▶ **EXERCISE**
Exactly transcribe the span of lines from the one containing "Original Faith No" through the final line of the entries, inclusive, and nothing outside it. Exclude the pictures.

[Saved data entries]
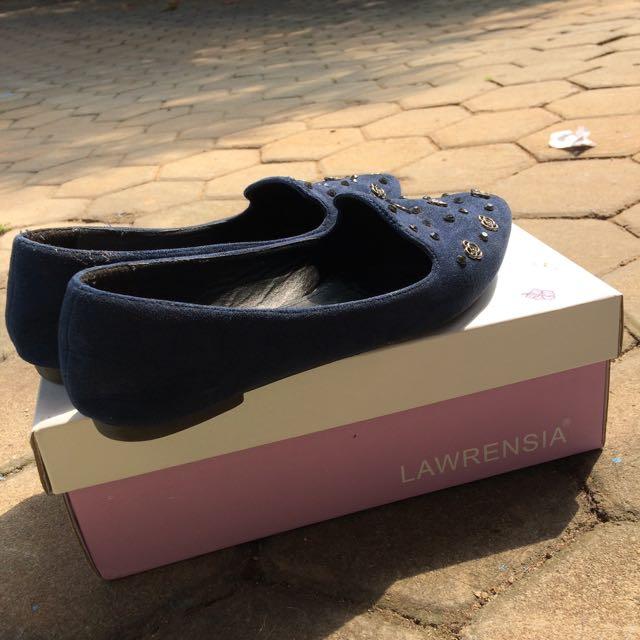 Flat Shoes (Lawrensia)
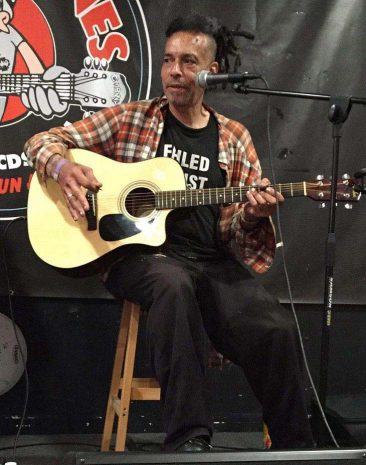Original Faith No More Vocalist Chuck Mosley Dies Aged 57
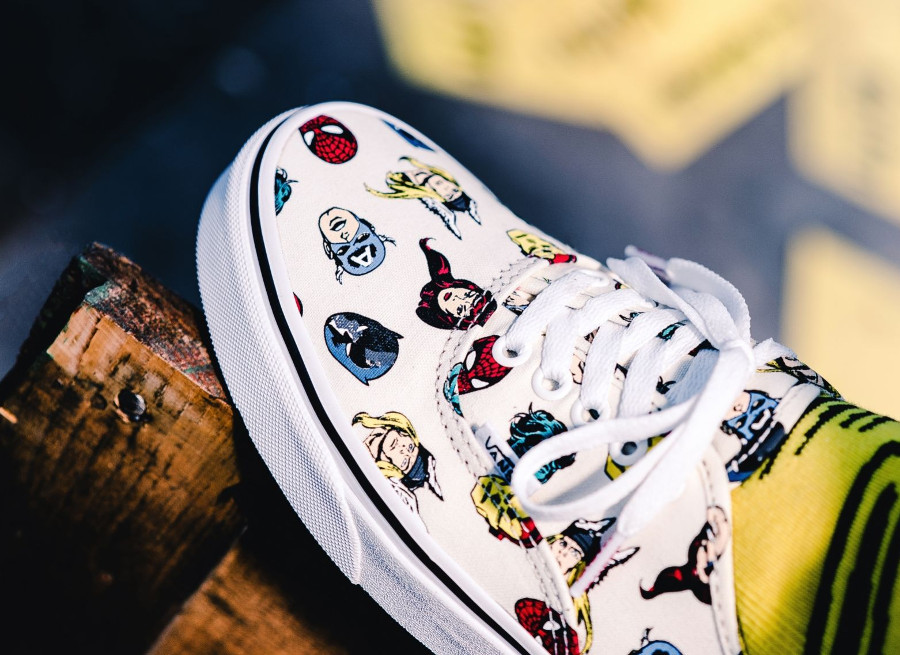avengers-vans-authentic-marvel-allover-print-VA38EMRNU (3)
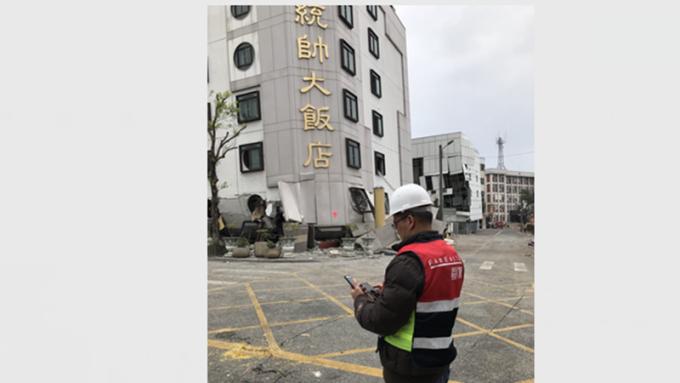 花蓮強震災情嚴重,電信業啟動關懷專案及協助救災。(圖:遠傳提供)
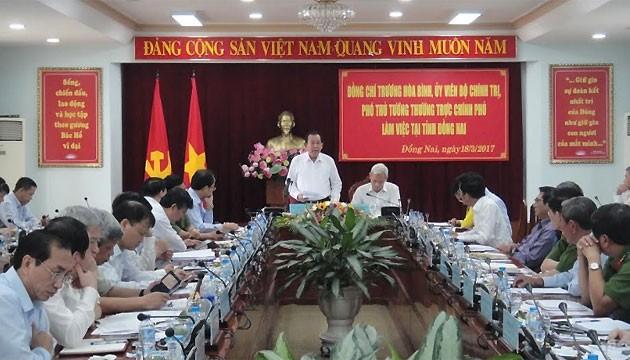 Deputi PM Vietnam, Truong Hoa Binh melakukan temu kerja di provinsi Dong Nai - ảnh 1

▶ **REPLY TO THE EXERCISE**
Original Faith No More Vocalist Chuck Mosley Dies Aged 57
avengers-vans-authentic-marvel-allover-print-VA38EMRNU (3)
 花蓮強震災情嚴重,電信業啟動關懷專案及協助救災。(圖:遠傳提供)
 Deputi PM Vietnam, Truong Hoa Binh melakukan temu kerja di provinsi Dong Nai - ảnh 1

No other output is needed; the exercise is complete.